Interleukin 6 (IL-6) is a key proinflammatory cytokine in the systemic inflammatory response syndrome (SIRS). A G→C polymorphism at position −174 of the IL-6 gene is associated with an adverse outcome in a number of inflammatory diseases, although its association with sepsis as an outcome remains unclear. We tested the hypothesis that specific haplotype clades of IL-6 may be associated with an outcome of SIRS.
We studied a cohort of 228 critically ill white patients who met at least 2 of 4 SIRS criteria. Clinical data were collected over 28 days after hospital admission. Haplotypes of IL-6 were inferred from publicly available data using PHASE (software for haplotype reconstruction and recombination rate estimation from population data), and cladistic structure was determined using Molecular Evolutionary Genetic Analyses (MEGA2) software. Then, a minimum set of “haplotype tag” single nucleotide polymorphisms (–174G/C, 1753C/G, and 2954G/C) that defined all 4 major haplotype clades of the IL-6 gene was chosen for further genotyping.

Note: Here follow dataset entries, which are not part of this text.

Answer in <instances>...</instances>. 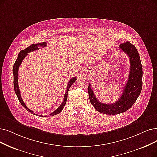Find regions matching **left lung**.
<instances>
[{
    "label": "left lung",
    "instance_id": "left-lung-1",
    "mask_svg": "<svg viewBox=\"0 0 157 157\" xmlns=\"http://www.w3.org/2000/svg\"><path fill=\"white\" fill-rule=\"evenodd\" d=\"M119 49L128 55L130 61L129 77L121 97L115 103L104 104L94 95L91 85L88 86L91 104L97 111L105 115H117L128 110L136 102L142 87V67L137 49L129 42L122 43Z\"/></svg>",
    "mask_w": 157,
    "mask_h": 157
}]
</instances>
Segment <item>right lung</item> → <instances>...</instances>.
I'll return each mask as SVG.
<instances>
[{"label": "right lung", "instance_id": "add662e5", "mask_svg": "<svg viewBox=\"0 0 157 157\" xmlns=\"http://www.w3.org/2000/svg\"><path fill=\"white\" fill-rule=\"evenodd\" d=\"M39 46H40L42 48L46 47V42H44L42 43L35 44H31V46H29L27 48L24 49V50H22V51L19 53H18V57H17V60H16V61L15 62V64L13 65V86H14L15 92L16 95H17V96L18 97V100H19V102H21V105L23 106L24 108H26V109L27 111H28L29 112L31 113H32L33 115H36V114L33 111H31V109H29L27 107V106L26 105V104H25V103L23 102V100H22V99L21 98V93H20V91H19V87H18V68H19V66L21 64L23 59L26 57V55L28 54V53H30L31 52H33V51H35V50L39 49ZM76 80H77V78L76 77H74V78H72L70 80H69L67 86V87H66L67 90H66V91L65 93L63 102H62V104L60 105V106L57 109H56L55 111H54L53 113H52L50 114L49 115L53 116V115H57V114L59 113H60L62 111V109H64V106L66 105V101H67L68 91H69V90H70V87L75 82V81H76ZM39 116H42V115H39Z\"/></svg>", "mask_w": 157, "mask_h": 157}]
</instances>
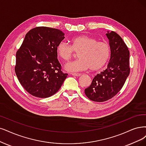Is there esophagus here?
Returning a JSON list of instances; mask_svg holds the SVG:
<instances>
[{
	"label": "esophagus",
	"instance_id": "1",
	"mask_svg": "<svg viewBox=\"0 0 146 146\" xmlns=\"http://www.w3.org/2000/svg\"><path fill=\"white\" fill-rule=\"evenodd\" d=\"M72 75H73V76H80V75H81V74L80 73H72Z\"/></svg>",
	"mask_w": 146,
	"mask_h": 146
}]
</instances>
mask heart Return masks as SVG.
I'll return each mask as SVG.
<instances>
[{"instance_id":"obj_1","label":"heart","mask_w":146,"mask_h":146,"mask_svg":"<svg viewBox=\"0 0 146 146\" xmlns=\"http://www.w3.org/2000/svg\"><path fill=\"white\" fill-rule=\"evenodd\" d=\"M74 52H79V59L67 63L64 68L67 72L76 73L88 68L91 71L101 69L109 60L111 48L108 43L87 35L73 38L71 46L61 41L56 46L57 55L64 61H68Z\"/></svg>"}]
</instances>
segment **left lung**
<instances>
[{
    "label": "left lung",
    "instance_id": "1",
    "mask_svg": "<svg viewBox=\"0 0 146 146\" xmlns=\"http://www.w3.org/2000/svg\"><path fill=\"white\" fill-rule=\"evenodd\" d=\"M111 58L107 68L95 76L89 87L85 89V95L94 102H102L115 96L130 73L129 51L121 37L114 31H107Z\"/></svg>",
    "mask_w": 146,
    "mask_h": 146
}]
</instances>
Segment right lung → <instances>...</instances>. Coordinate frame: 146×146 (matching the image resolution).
<instances>
[{"label": "right lung", "mask_w": 146, "mask_h": 146, "mask_svg": "<svg viewBox=\"0 0 146 146\" xmlns=\"http://www.w3.org/2000/svg\"><path fill=\"white\" fill-rule=\"evenodd\" d=\"M58 29L37 27L25 35L16 53L15 72L22 87L31 95L46 98L60 89L68 74L63 73L56 46L64 38Z\"/></svg>", "instance_id": "right-lung-1"}]
</instances>
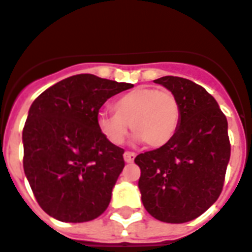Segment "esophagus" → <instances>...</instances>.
<instances>
[{"label":"esophagus","mask_w":252,"mask_h":252,"mask_svg":"<svg viewBox=\"0 0 252 252\" xmlns=\"http://www.w3.org/2000/svg\"><path fill=\"white\" fill-rule=\"evenodd\" d=\"M124 158L126 162H128V164H130V162H133L134 158H135V154H134L133 152H125Z\"/></svg>","instance_id":"obj_1"}]
</instances>
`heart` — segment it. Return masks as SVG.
<instances>
[{
  "label": "heart",
  "mask_w": 252,
  "mask_h": 252,
  "mask_svg": "<svg viewBox=\"0 0 252 252\" xmlns=\"http://www.w3.org/2000/svg\"><path fill=\"white\" fill-rule=\"evenodd\" d=\"M111 113H99L96 126L110 144H124L131 130L138 133L139 141L150 148H161L177 133L181 108L179 99L169 90L137 87L122 94L113 102Z\"/></svg>",
  "instance_id": "heart-1"
}]
</instances>
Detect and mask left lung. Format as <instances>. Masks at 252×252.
<instances>
[{
	"label": "left lung",
	"mask_w": 252,
	"mask_h": 252,
	"mask_svg": "<svg viewBox=\"0 0 252 252\" xmlns=\"http://www.w3.org/2000/svg\"><path fill=\"white\" fill-rule=\"evenodd\" d=\"M162 84L179 99L177 133L168 144L138 154V188L145 209L165 223L199 218L218 200L231 156L227 118L201 86L179 76H162Z\"/></svg>",
	"instance_id": "left-lung-1"
}]
</instances>
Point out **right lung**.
Listing matches in <instances>:
<instances>
[{"label": "right lung", "instance_id": "1", "mask_svg": "<svg viewBox=\"0 0 252 252\" xmlns=\"http://www.w3.org/2000/svg\"><path fill=\"white\" fill-rule=\"evenodd\" d=\"M131 87L80 73L34 99L23 130L24 172L49 216L83 223L107 209L125 150L100 134L96 118L108 98Z\"/></svg>", "mask_w": 252, "mask_h": 252}]
</instances>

Patients who had 2 copies of haplotypes from within the haplotype clades –174C/1753C/2954G (C/C/G), G/G/G, or G/C/C had a greater 28-day mortality compared with patients who carried 1 or no copies of these haplotypes (40.0% vs 26.0%; P = .02). These patients also had fewer days alive and free of multiple system organ dysfunction (P<.05). There were no associations between individual single nucleotide polymorphisms (including –174G/C) and survival or organ dysfunction.
The C/C/G, G/G/G, and G/C/C haplotype clades of IL-6 were strongly associated with increased mortality and more organ dysfunction in a cohort of critically ill patients who had SIRS. Haplotype-based analysis succeeded in identifying this association, whereas individual single nucleotide polymorphism–based analysis failed.